* _TEXT TO READ_:
>>>

SAN DIEGO, Calif. — A new report “Increasing Access to Effective Teachers for All Children in California,” offers recommendations for state education policymakers in California based on an analysis of research into the role teachers play in providing California’s students with a quality education. Released by the Center for Education Policy and Law (CEPAL), housed in the School of Leadership and Education Sciences (SOLES) at the University of San Diego (USD) and the National Center for Urban School Transformation (NCUST) at San Diego State University (SDSU), the report also identifies current policies and practices that contradict the best practices identified in the research. The report marks the first time the University of San Diego’s CEPAL and San Diego State University’s NCUST have collaborated on academic research.

“The responsibility for the education of California’s children lies squarely with state policymakers,” said the center directors behind the new report, Scott Himelstein and Joseph F. Johnson Jr., in a joint statement. “We hope that this evidence-based report will provide guidance to those policymakers interested in a path forward toward a public education system that ensures equity for all students.”

<<<

* _WHAT TO WORK ON_:
(A) According to the press release, who are the center directors behind the new report?
(B) Pull from the press release the passage starting at "SAN DIEGO, Calif." and ending at "on academic research.".

* _SUPPLIED DATA_:
>>>

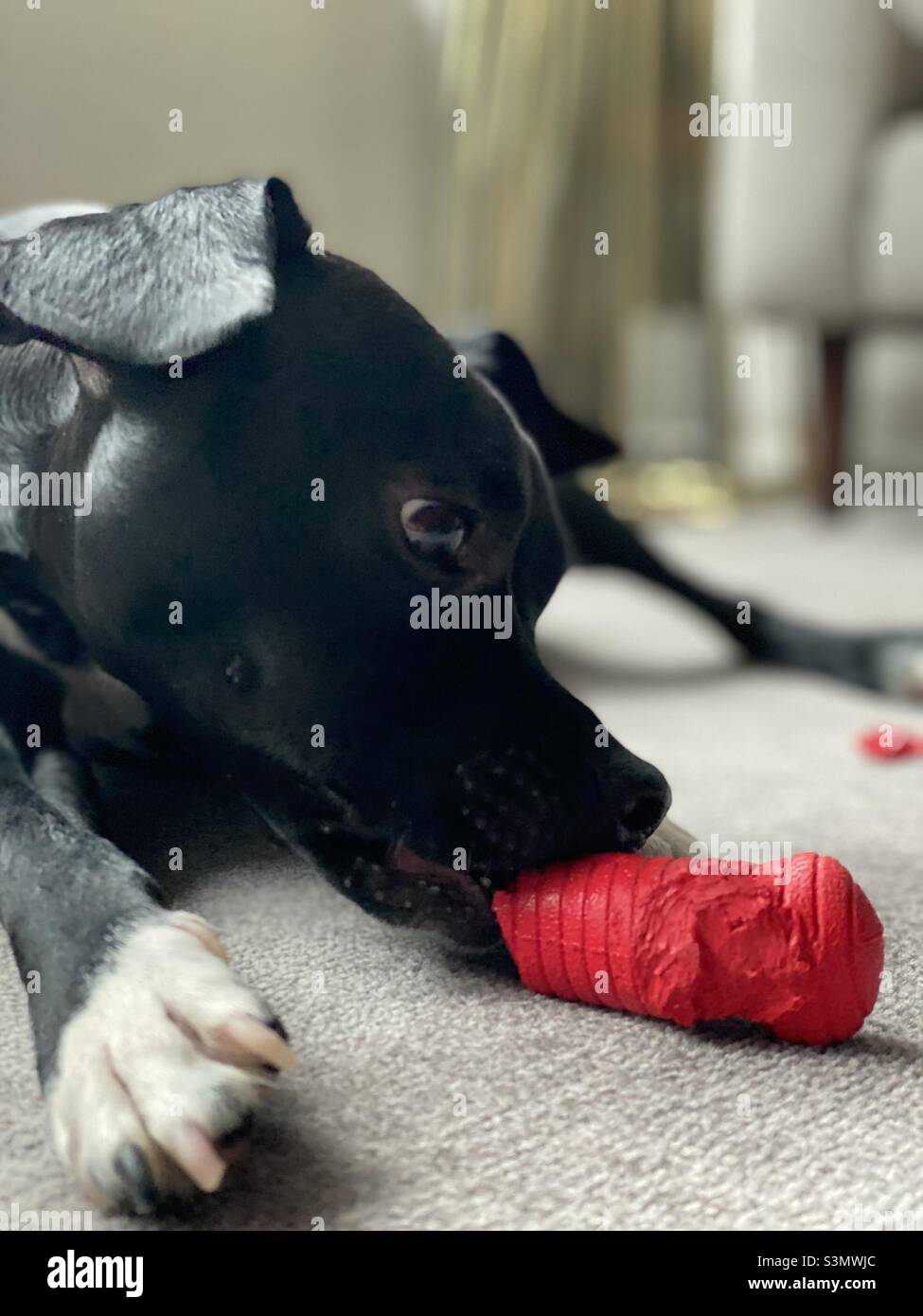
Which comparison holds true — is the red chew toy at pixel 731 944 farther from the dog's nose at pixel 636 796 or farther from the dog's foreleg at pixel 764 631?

<<<

* _ANSWERS IN ORDER_:
(A) Scott Himelstein and Joseph F. Johnson Jr.

(B)
SAN DIEGO, Calif. — A new report “Increasing Access to Effective Teachers for All Children in California,” offers recommendations for state education policymakers in California based on an analysis of research into the role teachers play in providing California’s students with a quality education. Released by the Center for Education Policy and Law (CEPAL), housed in the School of Leadership and Education Sciences (SOLES) at the University of San Diego (USD) and the National Center for Urban School Transformation (NCUST) at San Diego State University (SDSU), the report also identifies current policies and practices that contradict the best practices identified in the research. The report marks the first time the University of San Diego’s CEPAL and San Diego State University’s NCUST have collaborated on academic research.